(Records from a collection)
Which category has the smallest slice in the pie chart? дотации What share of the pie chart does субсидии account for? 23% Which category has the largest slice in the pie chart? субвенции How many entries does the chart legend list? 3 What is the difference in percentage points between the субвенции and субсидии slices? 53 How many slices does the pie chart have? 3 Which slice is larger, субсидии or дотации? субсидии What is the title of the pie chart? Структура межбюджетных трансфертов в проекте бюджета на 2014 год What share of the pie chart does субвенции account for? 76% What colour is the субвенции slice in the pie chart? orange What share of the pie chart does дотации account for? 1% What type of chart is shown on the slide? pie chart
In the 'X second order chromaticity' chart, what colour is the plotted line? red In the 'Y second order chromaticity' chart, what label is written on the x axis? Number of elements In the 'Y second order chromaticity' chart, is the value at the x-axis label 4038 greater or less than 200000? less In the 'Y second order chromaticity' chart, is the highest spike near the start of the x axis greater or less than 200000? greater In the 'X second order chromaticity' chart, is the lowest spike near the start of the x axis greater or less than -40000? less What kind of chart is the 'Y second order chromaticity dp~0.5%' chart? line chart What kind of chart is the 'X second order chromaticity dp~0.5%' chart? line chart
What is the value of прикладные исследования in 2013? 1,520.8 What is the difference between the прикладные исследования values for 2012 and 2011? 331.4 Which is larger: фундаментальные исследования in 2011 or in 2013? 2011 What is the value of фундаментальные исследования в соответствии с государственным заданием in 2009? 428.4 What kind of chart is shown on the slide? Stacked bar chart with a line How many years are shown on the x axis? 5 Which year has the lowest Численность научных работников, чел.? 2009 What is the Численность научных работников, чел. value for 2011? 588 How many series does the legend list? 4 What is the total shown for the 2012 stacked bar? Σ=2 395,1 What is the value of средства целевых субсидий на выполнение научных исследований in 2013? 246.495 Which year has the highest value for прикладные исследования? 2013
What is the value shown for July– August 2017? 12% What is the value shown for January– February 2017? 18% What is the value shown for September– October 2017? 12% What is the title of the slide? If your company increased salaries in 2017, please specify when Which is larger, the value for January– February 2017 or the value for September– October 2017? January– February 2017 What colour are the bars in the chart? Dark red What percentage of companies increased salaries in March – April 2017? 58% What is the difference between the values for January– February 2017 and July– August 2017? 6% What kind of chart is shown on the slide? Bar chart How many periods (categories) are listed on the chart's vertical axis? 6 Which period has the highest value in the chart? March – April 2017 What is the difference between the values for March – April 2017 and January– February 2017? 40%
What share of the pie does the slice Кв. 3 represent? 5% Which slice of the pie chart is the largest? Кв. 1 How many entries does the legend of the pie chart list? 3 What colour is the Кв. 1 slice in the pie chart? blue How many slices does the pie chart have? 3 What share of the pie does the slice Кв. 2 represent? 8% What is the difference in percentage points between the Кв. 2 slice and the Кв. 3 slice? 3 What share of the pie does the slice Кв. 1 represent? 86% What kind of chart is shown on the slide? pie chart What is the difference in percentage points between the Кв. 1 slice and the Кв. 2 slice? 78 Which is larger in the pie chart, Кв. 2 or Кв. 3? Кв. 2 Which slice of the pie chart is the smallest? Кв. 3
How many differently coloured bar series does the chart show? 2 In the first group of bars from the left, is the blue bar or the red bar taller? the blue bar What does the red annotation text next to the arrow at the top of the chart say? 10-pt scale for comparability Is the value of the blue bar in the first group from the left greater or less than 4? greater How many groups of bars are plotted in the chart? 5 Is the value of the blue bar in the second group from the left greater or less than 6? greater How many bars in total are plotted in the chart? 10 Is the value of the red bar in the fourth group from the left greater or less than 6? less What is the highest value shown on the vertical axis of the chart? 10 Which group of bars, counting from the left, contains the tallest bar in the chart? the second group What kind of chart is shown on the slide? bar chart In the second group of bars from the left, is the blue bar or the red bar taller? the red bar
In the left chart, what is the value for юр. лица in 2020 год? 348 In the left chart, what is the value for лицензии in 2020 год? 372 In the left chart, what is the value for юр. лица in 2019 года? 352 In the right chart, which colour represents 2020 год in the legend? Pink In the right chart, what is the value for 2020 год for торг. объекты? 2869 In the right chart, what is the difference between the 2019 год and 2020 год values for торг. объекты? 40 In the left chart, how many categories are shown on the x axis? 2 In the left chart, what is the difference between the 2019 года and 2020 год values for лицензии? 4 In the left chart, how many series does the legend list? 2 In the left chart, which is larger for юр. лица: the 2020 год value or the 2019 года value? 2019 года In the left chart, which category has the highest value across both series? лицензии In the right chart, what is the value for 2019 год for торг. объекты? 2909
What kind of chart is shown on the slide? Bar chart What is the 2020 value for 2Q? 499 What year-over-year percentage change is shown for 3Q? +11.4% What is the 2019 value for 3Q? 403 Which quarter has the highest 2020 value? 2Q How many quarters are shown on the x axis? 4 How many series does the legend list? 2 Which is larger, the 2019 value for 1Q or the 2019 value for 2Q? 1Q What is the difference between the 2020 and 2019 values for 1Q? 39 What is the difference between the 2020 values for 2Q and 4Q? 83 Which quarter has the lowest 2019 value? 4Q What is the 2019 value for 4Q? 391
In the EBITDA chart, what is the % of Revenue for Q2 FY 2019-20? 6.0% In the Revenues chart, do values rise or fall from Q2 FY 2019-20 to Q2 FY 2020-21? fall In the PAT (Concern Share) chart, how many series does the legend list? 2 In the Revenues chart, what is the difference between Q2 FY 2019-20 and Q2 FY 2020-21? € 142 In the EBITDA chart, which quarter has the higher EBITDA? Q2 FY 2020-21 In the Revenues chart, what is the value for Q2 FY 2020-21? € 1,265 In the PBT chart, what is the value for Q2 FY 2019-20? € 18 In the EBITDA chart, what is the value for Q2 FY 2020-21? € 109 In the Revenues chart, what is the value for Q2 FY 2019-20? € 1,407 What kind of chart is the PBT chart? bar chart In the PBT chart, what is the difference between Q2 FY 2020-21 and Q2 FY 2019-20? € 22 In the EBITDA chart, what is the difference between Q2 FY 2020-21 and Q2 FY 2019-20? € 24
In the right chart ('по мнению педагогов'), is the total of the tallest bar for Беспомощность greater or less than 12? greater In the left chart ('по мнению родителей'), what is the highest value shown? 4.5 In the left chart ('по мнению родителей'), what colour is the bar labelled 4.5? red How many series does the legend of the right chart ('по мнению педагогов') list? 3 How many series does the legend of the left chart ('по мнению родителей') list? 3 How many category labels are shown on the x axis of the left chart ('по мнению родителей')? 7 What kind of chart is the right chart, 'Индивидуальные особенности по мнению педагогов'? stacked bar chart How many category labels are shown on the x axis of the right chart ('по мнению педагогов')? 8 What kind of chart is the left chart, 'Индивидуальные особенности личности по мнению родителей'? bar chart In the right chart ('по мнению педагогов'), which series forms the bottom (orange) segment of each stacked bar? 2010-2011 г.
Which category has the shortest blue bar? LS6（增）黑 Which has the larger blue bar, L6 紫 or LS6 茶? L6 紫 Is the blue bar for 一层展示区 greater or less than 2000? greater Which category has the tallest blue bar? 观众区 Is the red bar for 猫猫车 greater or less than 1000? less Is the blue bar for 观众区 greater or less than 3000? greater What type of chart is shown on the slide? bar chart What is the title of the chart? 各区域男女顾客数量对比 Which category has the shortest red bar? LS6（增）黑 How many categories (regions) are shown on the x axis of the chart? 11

WORK REQUEST | Return each line of the records above that contains the word "largest". Treat uppercase and lowercase as different.

SOLVED PROBLEM |
Which category has the smallest slice in the pie chart? дотации What share of the pie chart does субсидии account for? 23% Which category has the largest slice in the pie chart? субвенции How many entries does the chart legend list? 3 What is the difference in percentage points between the субвенции and субсидии slices? 53 How many slices does the pie chart have? 3 Which slice is larger, субсидии or дотации? субсидии What is the title of the pie chart? Структура межбюджетных трансфертов в проекте бюджета на 2014 год What share of the pie chart does субвенции account for? 76% What colour is the субвенции slice in the pie chart? orange What share of the pie chart does дотации account for? 1% What type of chart is shown on the slide? pie chart
What share of the pie does the slice Кв. 3 represent? 5% Which slice of the pie chart is the largest? Кв. 1 How many entries does the legend of the pie chart list? 3 What colour is the Кв. 1 slice in the pie chart? blue How many slices does the pie chart have? 3 What share of the pie does the slice Кв. 2 represent? 8% What is the difference in percentage points between the Кв. 2 slice and the Кв. 3 slice? 3 What share of the pie does the slice Кв. 1 represent? 86% What kind of chart is shown on the slide? pie chart What is the difference in percentage points between the Кв. 1 slice and the Кв. 2 slice? 78 Which is larger in the pie chart, Кв. 2 or Кв. 3? Кв. 2 Which slice of the pie chart is the smallest? Кв. 3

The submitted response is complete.